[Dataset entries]

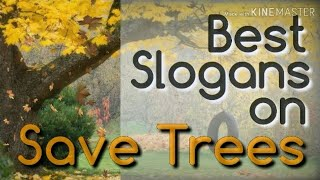 28 Best Slogans on SAVE TREES (Save Trees, Save Earth) in English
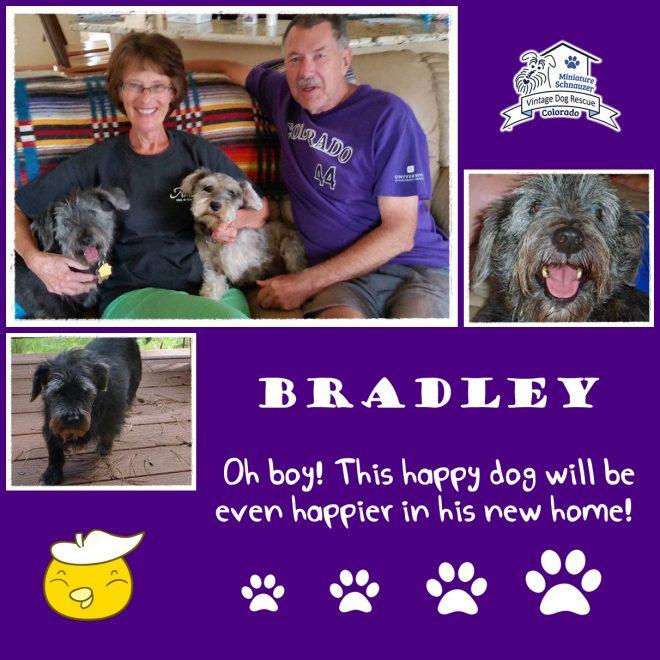 Bradley (Mini Schnauzer mix) adopted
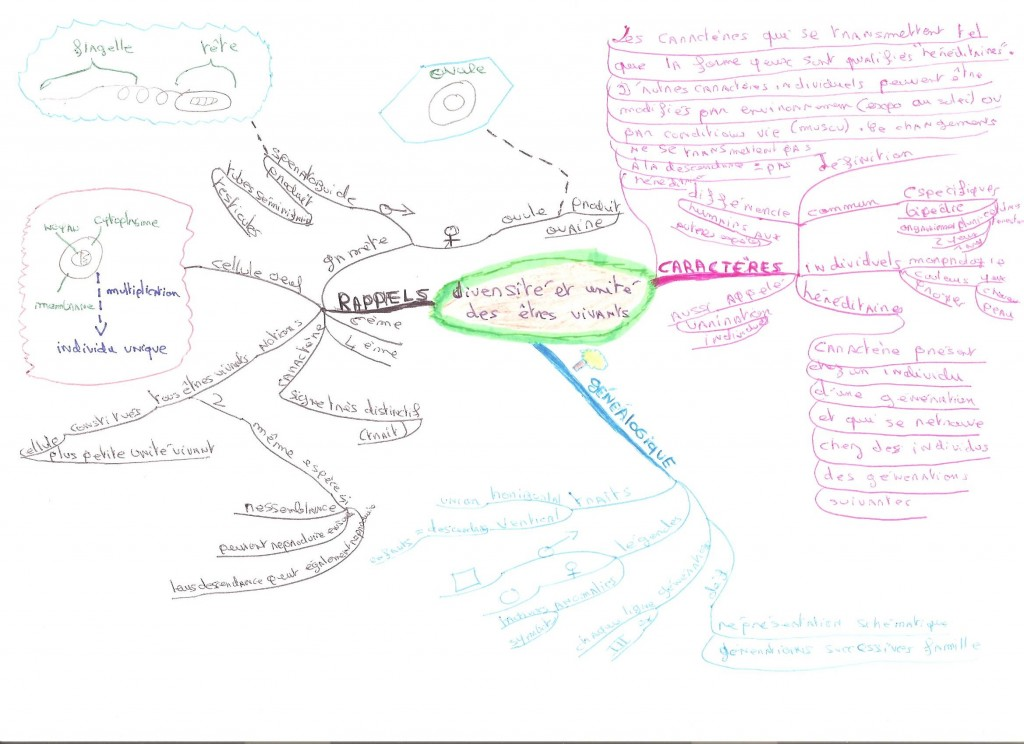 mind map svt 002 001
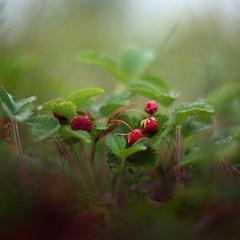 В лес по ягоды пойдем, земляники наберем.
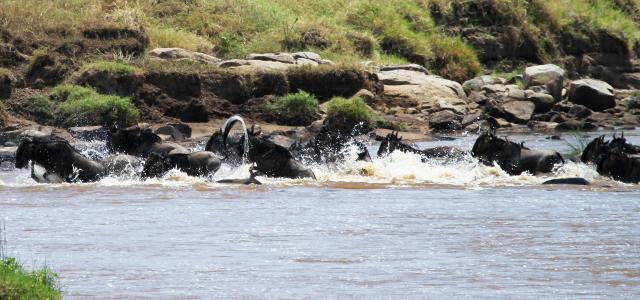 The Great Migration in Serengeti National Park: crossing Mara River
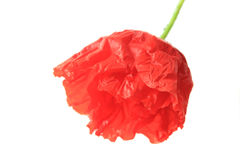 Poppy flower. On white background, slightly open Royalty Free Stock Photography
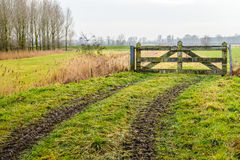 Muddy wheel tracks to a closed gate Royalty Free Stock Images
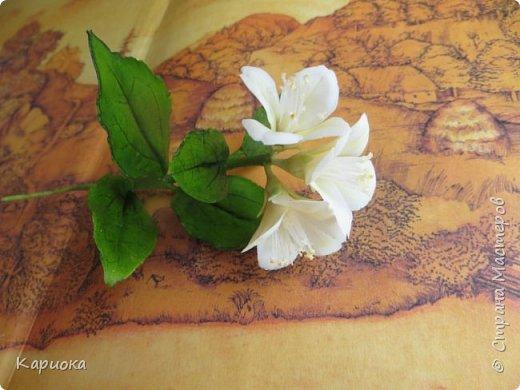 Здравствуйте жители СМ!  Недавно лепила жасмин из хф - и просто влюбилась в этот цветок! Вот что получилось. Решила сфоткать процесс создания цветочка - вдруг кому-то пригодится. фото 26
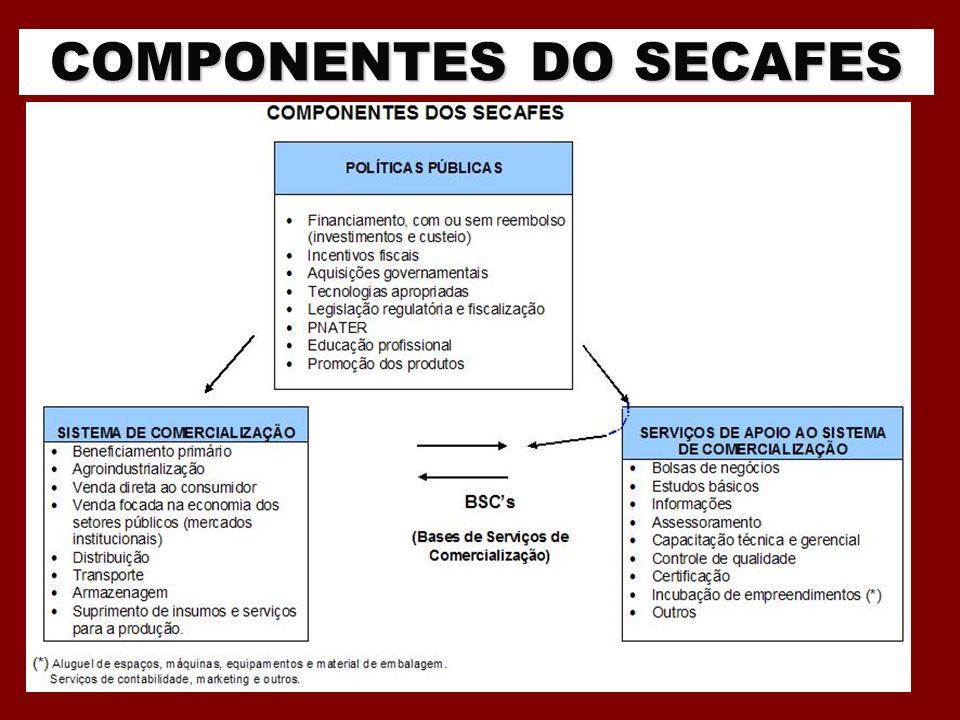 COMPONENTES DO SECAFES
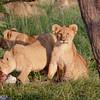 Lions having breakfast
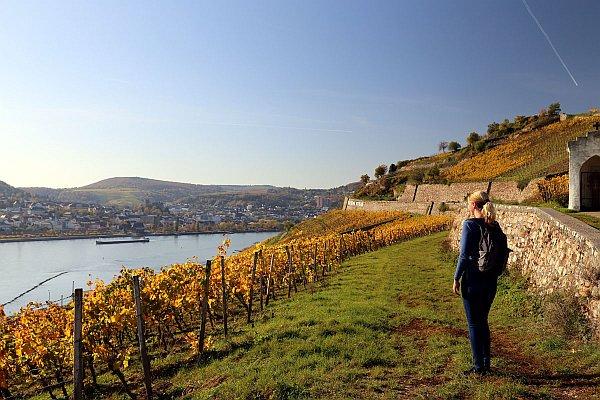 Wandern entlang des Rheins © Thomas Sbikowski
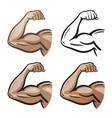 strong male arm hand muscles biceps icon or vector image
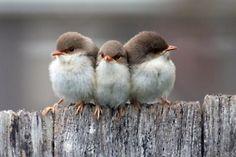 3 Little Birds Upon My Shoulder...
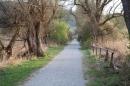 Naturschutzgebiet-Bodman-Ludwigshafen-7-4-14-Bodensee-Community-SEECHAT_DE-IMG_2181.JPG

■ **Problem description**:
Copy out all the data exactly. The images should not appear in the copy.

■ **Solution below**:
 28 Best Slogans on SAVE TREES (Save Trees, Save Earth) in English
 Bradley (Mini Schnauzer mix) adopted
 mind map svt 002 001
 В лес по ягоды пойдем, земляники наберем.
 The Great Migration in Serengeti National Park: crossing Mara River
 Poppy flower. On white background, slightly open Royalty Free Stock Photography
 Muddy wheel tracks to a closed gate Royalty Free Stock Images
 Здравствуйте жители СМ!  Недавно лепила жасмин из хф - и просто влюбилась в этот цветок! Вот что получилось. Решила сфоткать процесс создания цветочка - вдруг кому-то пригодится. фото 26
 COMPONENTES DO SECAFES
 Lions having breakfast
 Wandern entlang des Rheins © Thomas Sbikowski
 strong male arm hand muscles biceps icon or vector image
 3 Little Birds Upon My Shoulder...
 Naturschutzgebiet-Bodman-Ludwigshafen-7-4-14-Bodensee-Community-SEECHAT_DE-IMG_2181.JPG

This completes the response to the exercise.